Modelling for RA classification showed added value for the TNF-qMSP data. We used DAS instead of its components, which allowed for a better prediction model with this number of cases. For both the overall cohort and the ACPA-negative patient group, the TNF-qMSP data alone was already the best individual predictor of RA classification. Improvement in multivariate models, including TNF-qMSP data, may appear small (+2.7% AUC); however, it results in a +2.5% of patients accurately classified. The gain with the TNF high-risk dichotomization data was larger (+2.8% accuracy and +3.7% AUC), with 151/170 (89%) cases with a high-risk actually progressing to RA compared to 39/114 (34%) in the low-risk group. The gain in NPV (+3%) was also important and would allow non-RA cases to be more rapidly classified, discharged, or directed to the appropriate clinic/management. The +3% gain in PPV overall and +7% in the ACPA-negative group would allow patients with RA to be classified and access treatment at inclusion rather than later (median 6 months of delay), notably for ACPA-negative patients. This demonstrates that TNF-qMSP data have added value and the potential to be used as a diagnostic biomarker.

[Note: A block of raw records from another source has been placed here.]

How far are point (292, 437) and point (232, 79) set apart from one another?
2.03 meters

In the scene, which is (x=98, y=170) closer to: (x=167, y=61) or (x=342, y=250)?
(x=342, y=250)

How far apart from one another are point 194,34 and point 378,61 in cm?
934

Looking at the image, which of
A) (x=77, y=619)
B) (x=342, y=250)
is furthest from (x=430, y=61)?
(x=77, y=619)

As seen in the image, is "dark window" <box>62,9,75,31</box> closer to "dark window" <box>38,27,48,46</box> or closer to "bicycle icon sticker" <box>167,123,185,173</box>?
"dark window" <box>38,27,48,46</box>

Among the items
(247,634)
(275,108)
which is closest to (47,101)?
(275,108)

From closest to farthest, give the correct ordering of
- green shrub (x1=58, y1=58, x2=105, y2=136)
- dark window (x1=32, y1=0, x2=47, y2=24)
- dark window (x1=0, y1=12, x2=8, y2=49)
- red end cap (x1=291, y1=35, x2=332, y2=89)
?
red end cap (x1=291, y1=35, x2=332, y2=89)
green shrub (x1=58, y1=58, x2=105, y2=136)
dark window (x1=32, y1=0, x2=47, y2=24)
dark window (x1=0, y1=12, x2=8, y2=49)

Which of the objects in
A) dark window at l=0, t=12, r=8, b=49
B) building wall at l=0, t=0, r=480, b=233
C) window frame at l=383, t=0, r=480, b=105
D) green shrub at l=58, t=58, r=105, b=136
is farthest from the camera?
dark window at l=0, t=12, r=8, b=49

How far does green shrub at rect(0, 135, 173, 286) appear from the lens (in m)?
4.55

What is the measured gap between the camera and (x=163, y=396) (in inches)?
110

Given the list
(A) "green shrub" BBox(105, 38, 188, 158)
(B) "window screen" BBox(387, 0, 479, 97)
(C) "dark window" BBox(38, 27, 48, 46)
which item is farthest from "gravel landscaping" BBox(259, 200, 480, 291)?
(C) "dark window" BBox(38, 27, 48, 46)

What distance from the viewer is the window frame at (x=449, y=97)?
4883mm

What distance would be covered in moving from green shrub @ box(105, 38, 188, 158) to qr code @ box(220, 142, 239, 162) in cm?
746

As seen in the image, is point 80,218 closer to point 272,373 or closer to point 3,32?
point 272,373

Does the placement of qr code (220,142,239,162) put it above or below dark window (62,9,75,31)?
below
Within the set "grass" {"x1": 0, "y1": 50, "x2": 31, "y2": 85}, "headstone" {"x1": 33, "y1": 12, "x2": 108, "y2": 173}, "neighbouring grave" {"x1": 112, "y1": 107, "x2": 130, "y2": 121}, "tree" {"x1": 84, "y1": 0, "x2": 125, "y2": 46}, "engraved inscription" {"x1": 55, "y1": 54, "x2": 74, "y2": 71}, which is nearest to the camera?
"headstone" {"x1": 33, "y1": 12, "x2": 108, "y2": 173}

The limitations of the statistical analysis in our work are related to the cohorts studied. Despite being recruited using ACR 1987 and then EULAR 2010 criteria, we were able to show that the biomarker behaves the same in RA patients from both cohorts (showing no shift in b-values), while for the non-RA group in RADAR (27/31 UA), the data were indeed aligned with the UA subgroup in IACON. This allowed us to combine groups in the validation statistical approach and to use bootstrapping to confirm the added value of the qMSP data. We chose a forward regression approach as the 4 steps in the reference model clearly indicated the gain obtained from using ACPA alone to ACPA+1, 2, and 3 variables for predicting RA, while the change incremented by adding the qMSP data to the variable list was that qMSP was selected as the 1st step and before ACPA, then adding other variables. A backward regression approach eliminating variables not contributing to the model resulted in the same variables being selected with limited differences in accuracy, OR, and AUC in the final models (Supplementary Table S7). External validation will remain necessary.

5. Conclusions

Overall, our data confirmed that the change in DNA methylation is an important feature of cellular events at the molecular level in RA, with high cell-type specificity. Designing qMSP assays is not trivial, but our TNF-qMSP assay provides a novel tool for RA classification, notably for ACPA-negative patients, which represent most of the population of RA patients experiencing delays in diagnostics.

6. Key Messages

• RA classification is an important field for biomarker research in early disease, and while many biomarkers are proposed, few achieve clinical utility.
• We demonstrate that a biomarker selection approach based on biological rationale and solid observations, added to publicly available knowledge, allows for successful and robust designs.
• Overall, our study provides a novel tool for RA classification, notably for ACPA-negative patients, which can reduce the time to diagnosis and enable earlier access to treatment.